(Short descriptive captions)
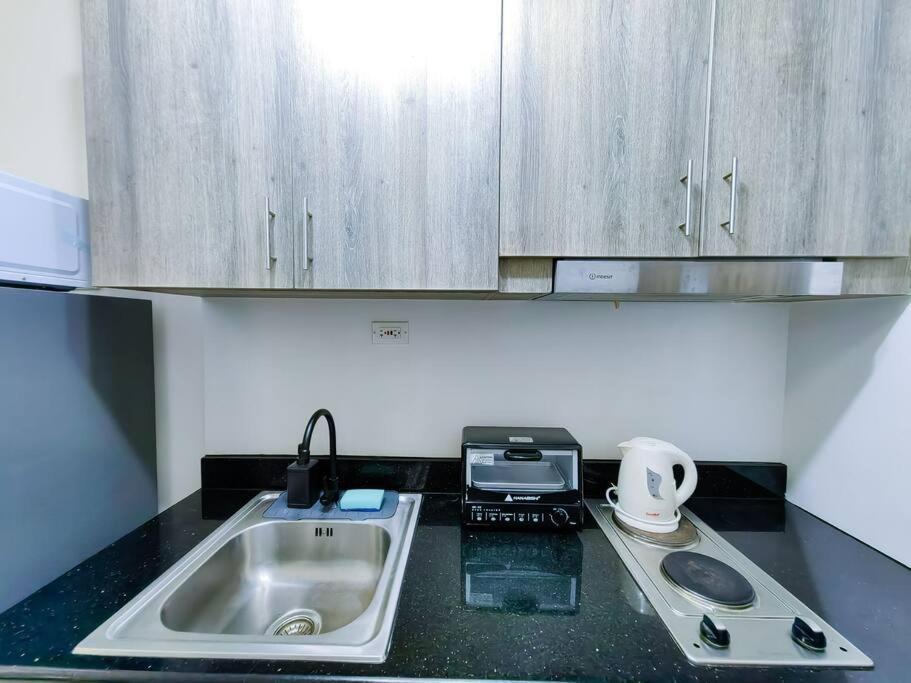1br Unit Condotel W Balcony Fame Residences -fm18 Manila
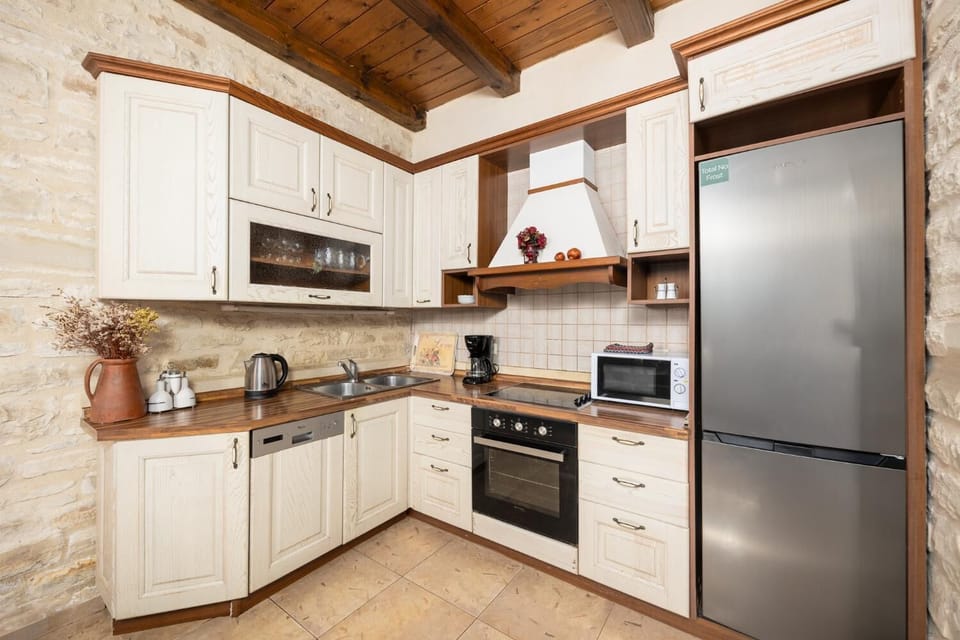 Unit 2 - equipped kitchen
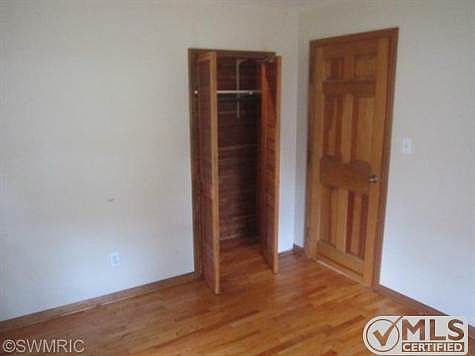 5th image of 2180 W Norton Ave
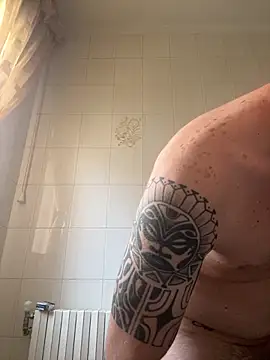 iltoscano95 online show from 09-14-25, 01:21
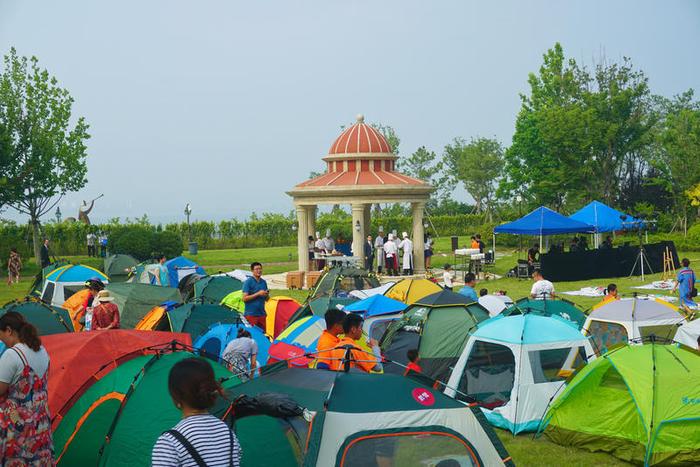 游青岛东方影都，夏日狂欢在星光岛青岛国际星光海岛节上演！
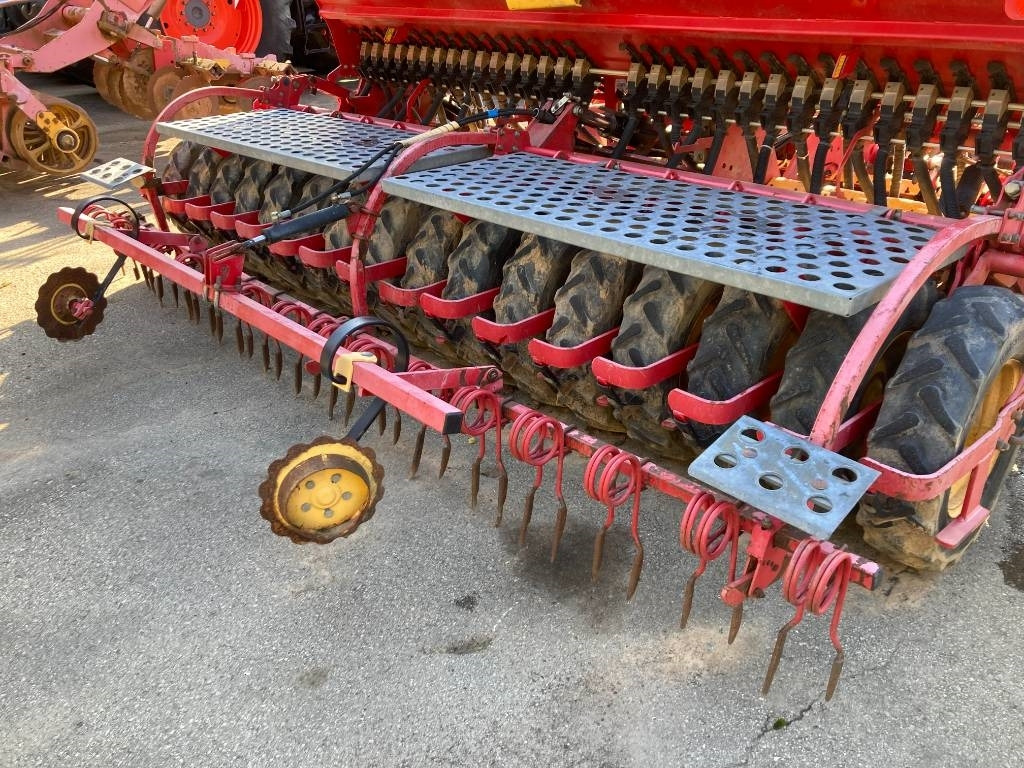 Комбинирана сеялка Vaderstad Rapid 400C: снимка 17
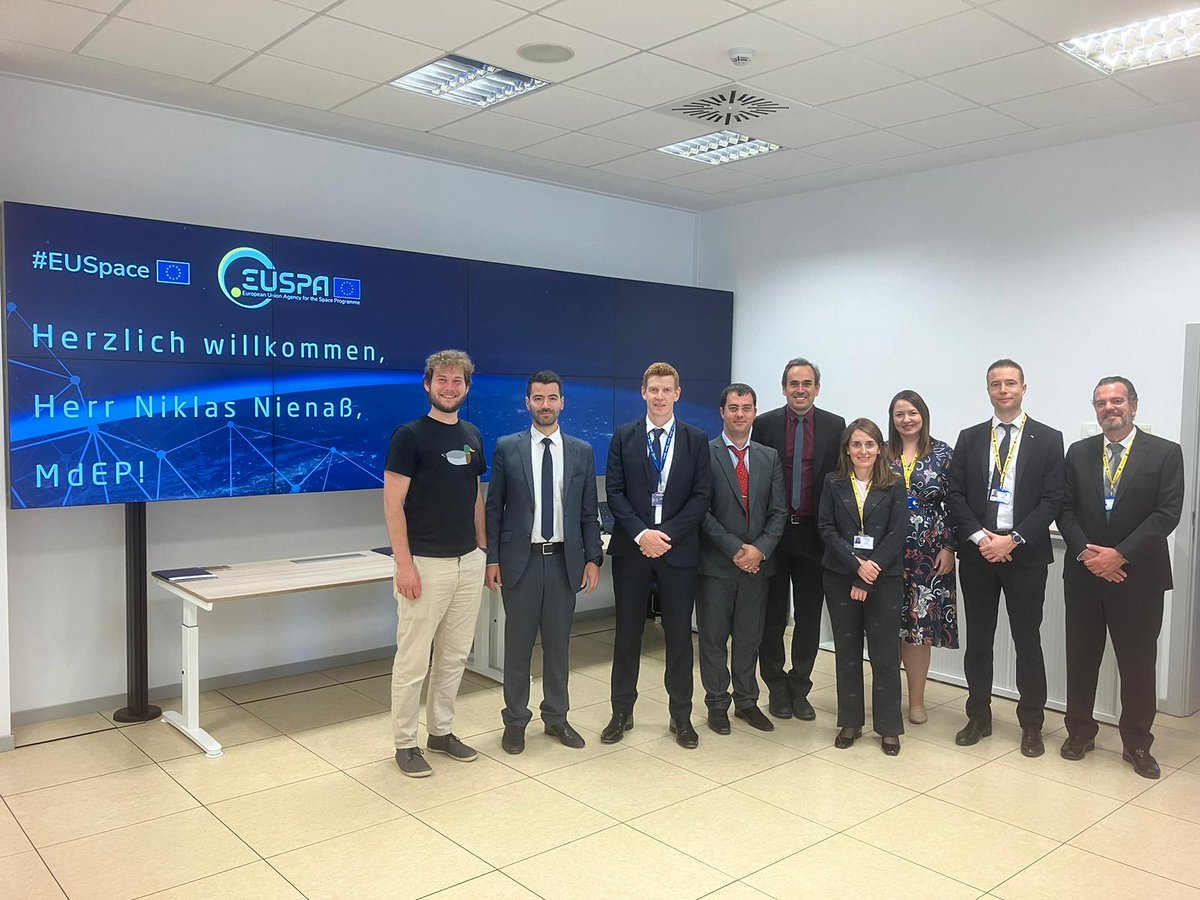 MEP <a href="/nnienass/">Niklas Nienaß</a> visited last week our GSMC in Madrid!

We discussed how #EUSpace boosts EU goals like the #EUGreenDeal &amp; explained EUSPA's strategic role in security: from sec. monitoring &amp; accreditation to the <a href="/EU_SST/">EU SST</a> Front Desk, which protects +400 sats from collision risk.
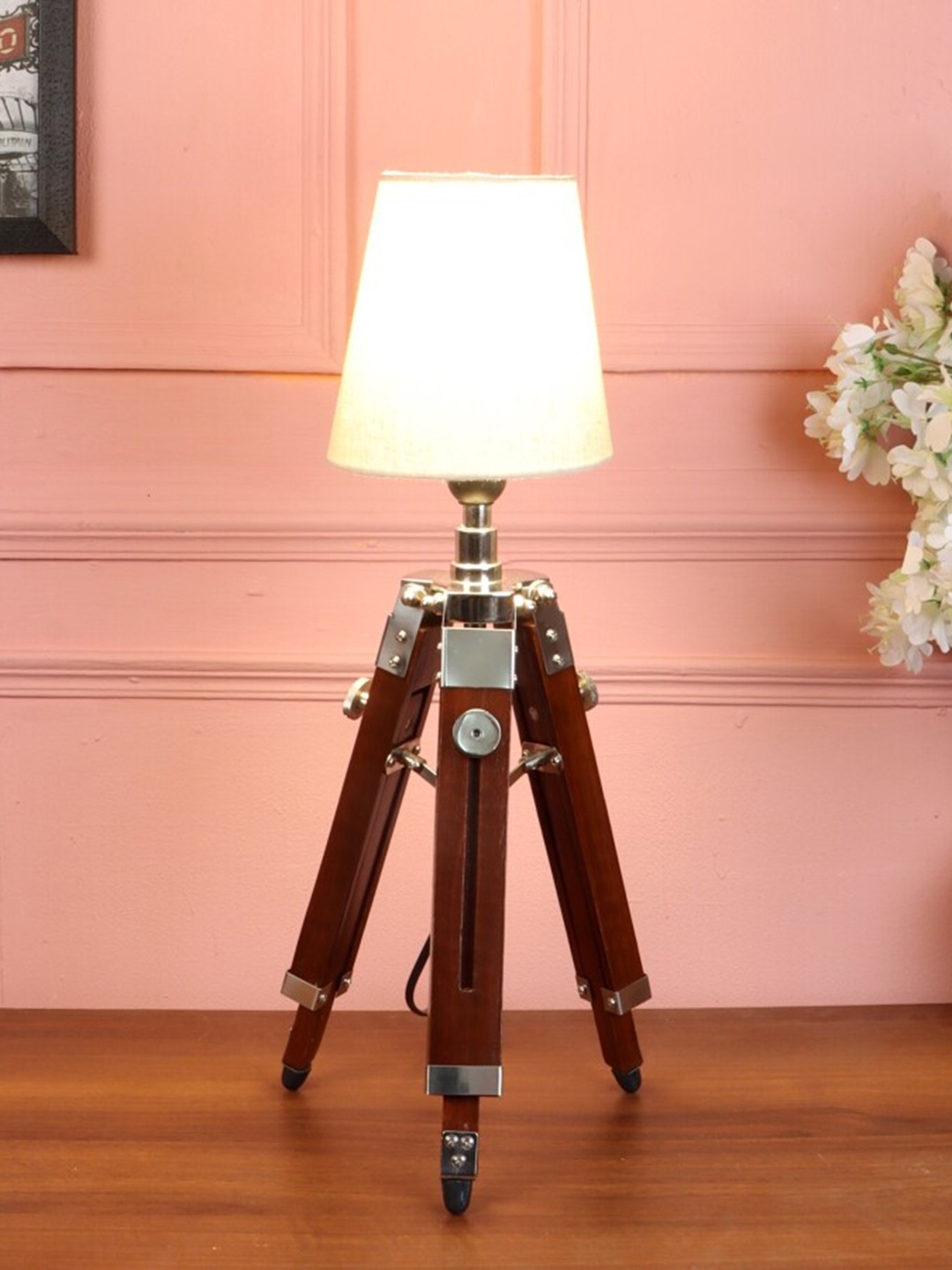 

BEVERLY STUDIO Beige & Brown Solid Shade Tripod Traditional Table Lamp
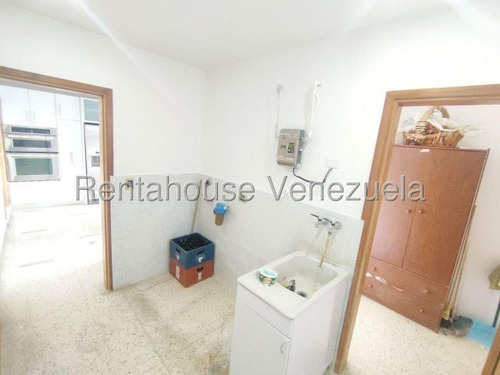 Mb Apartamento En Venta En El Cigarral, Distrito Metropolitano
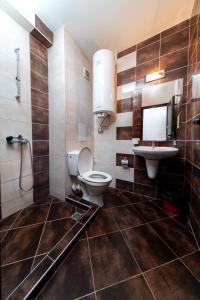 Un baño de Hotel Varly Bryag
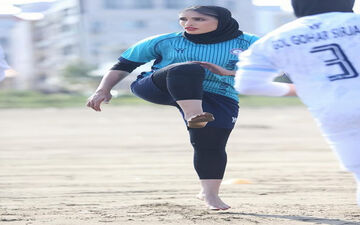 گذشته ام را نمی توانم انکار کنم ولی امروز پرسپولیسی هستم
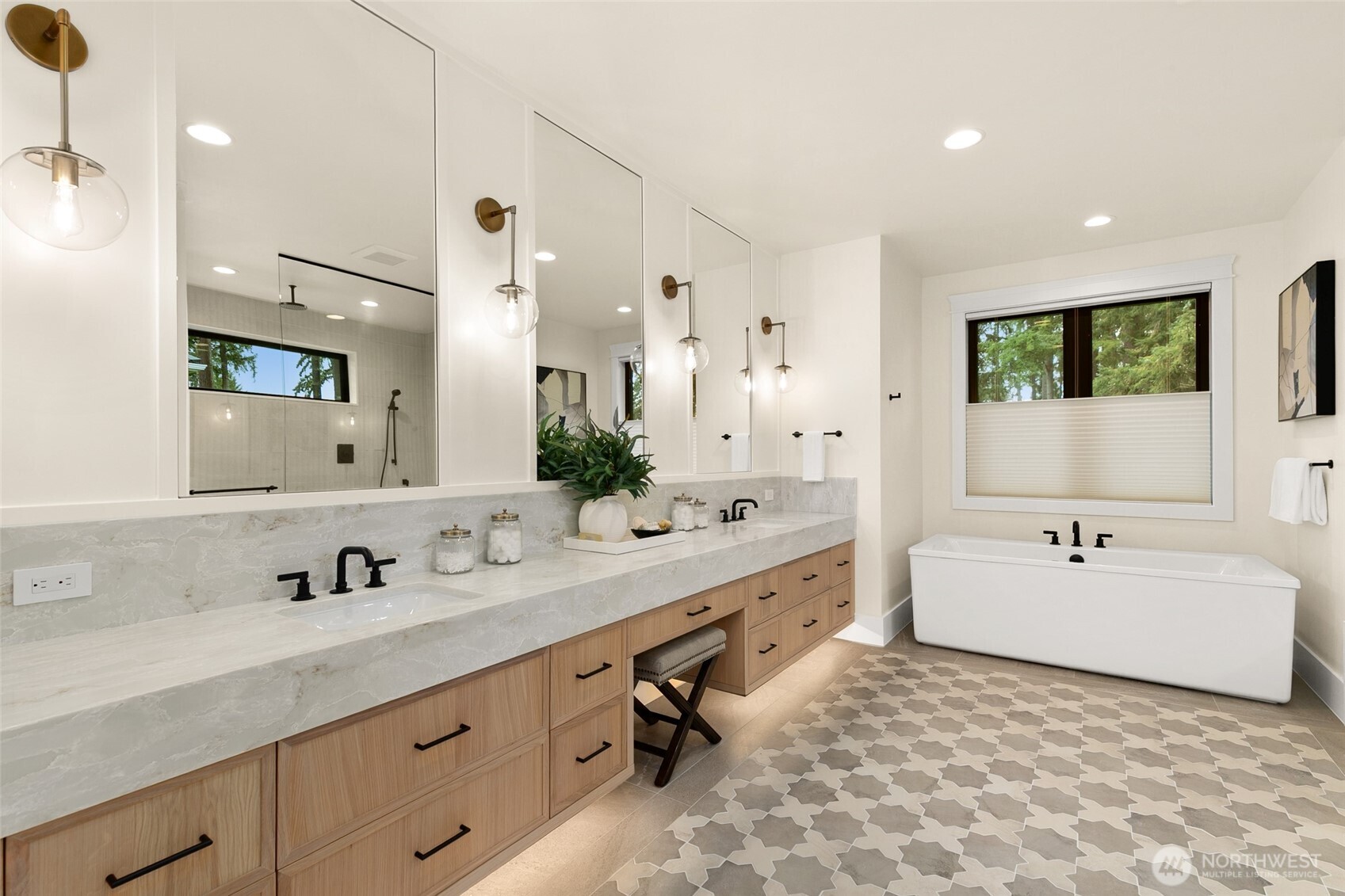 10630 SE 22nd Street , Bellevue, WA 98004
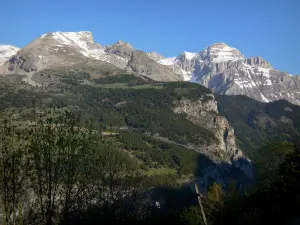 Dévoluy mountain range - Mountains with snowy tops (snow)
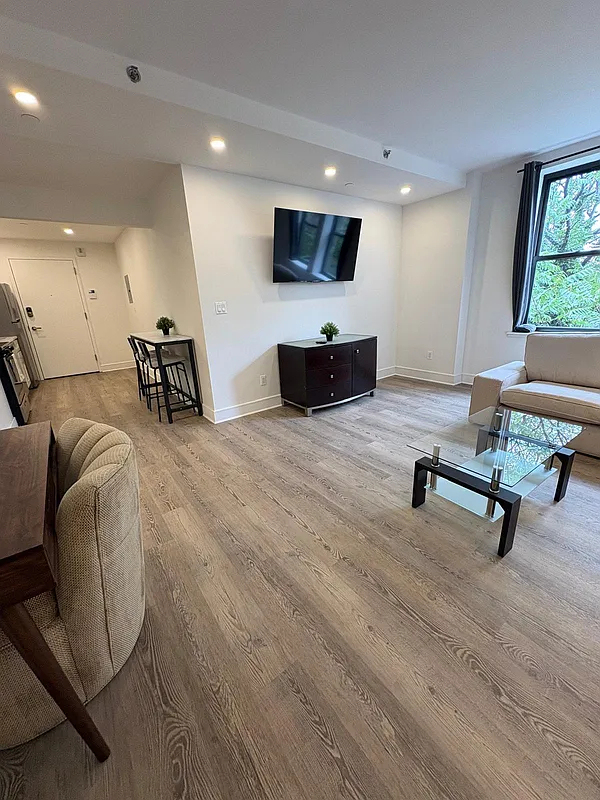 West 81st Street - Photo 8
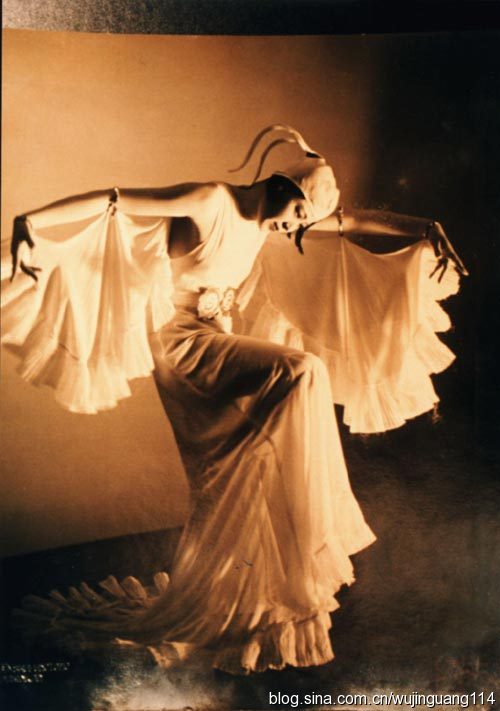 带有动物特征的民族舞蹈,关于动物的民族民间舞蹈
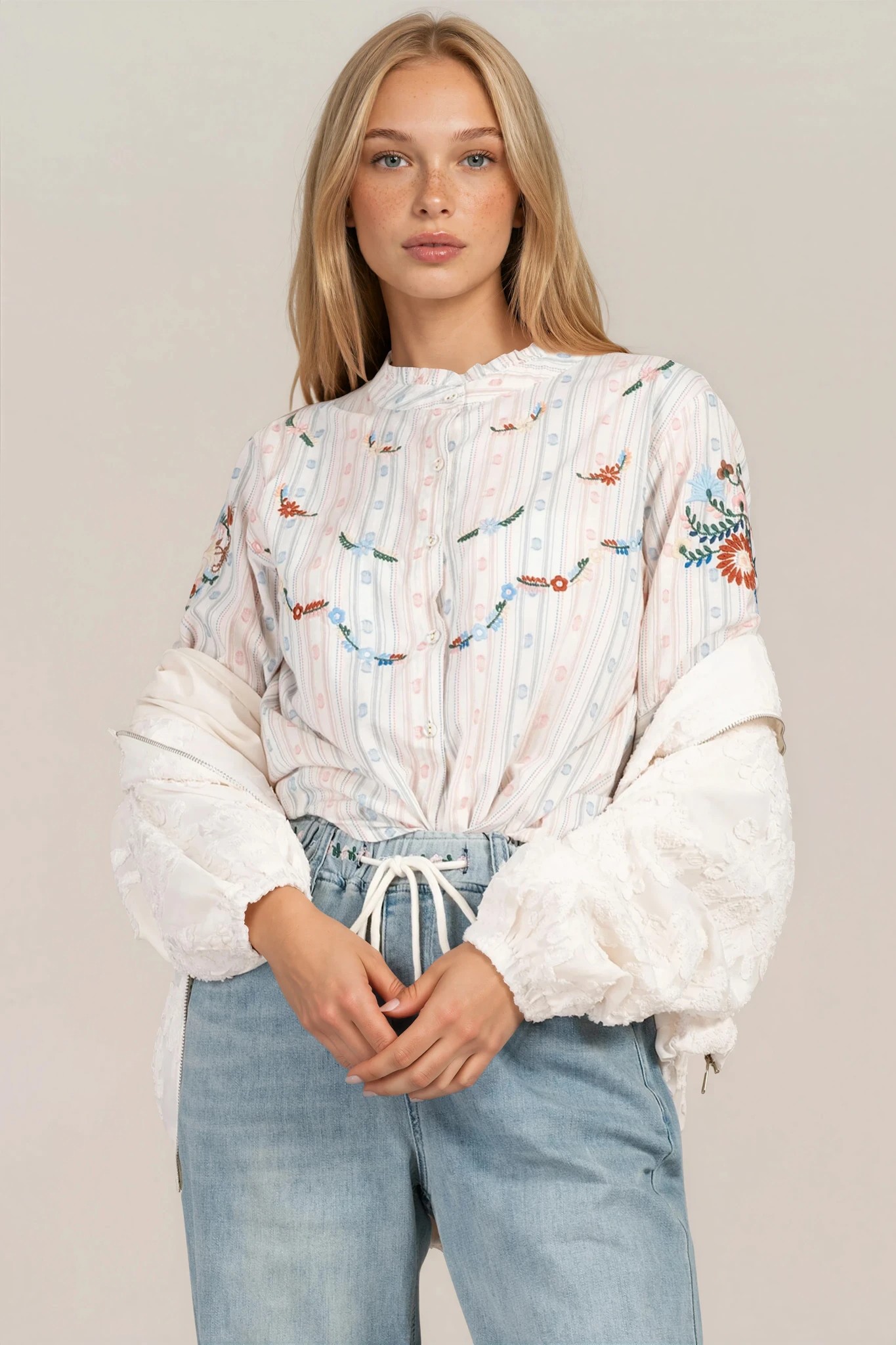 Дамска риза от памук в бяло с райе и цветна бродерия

:: WHAT TO DO ::
Swap "Street" for "St." throughout all the items above and write them out again, changing nothing else and leaving out the pictures.

:: ANSWER BOX ::
1br Unit Condotel W Balcony Fame Residences -fm18 Manila
 Unit 2 - equipped kitchen
 5th image of 2180 W Norton Ave
 iltoscano95 online show from 09-14-25, 01:21
 游青岛东方影都，夏日狂欢在星光岛青岛国际星光海岛节上演！
 Комбинирана сеялка Vaderstad Rapid 400C: снимка 17
 MEP <a href="/nnienass/">Niklas Nienaß</a> visited last week our GSMC in Madrid!

We discussed how #EUSpace boosts EU goals like the #EUGreenDeal &amp; explained EUSPA's strategic role in security: from sec. monitoring &amp; accreditation to the <a href="/EU_SST/">EU SST</a> Front Desk, which protects +400 sats from collision risk.

BEVERLY STUDIO Beige & Brown Solid Shade Tripod Traditional Table Lamp
 Mb Apartamento En Venta En El Cigarral, Distrito Metropolitano
 Un baño de Hotel Varly Bryag
 گذشته ام را نمی توانم انکار کنم ولی امروز پرسپولیسی هستم
 10630 SE 22nd St. , Bellevue, WA 98004
 Dévoluy mountain range - Mountains with snowy tops (snow)
 West 81st St. - Photo 8
 带有动物特征的民族舞蹈,关于动物的民族民间舞蹈
 Дамска риза от памук в бяло с райе и цветна бродерия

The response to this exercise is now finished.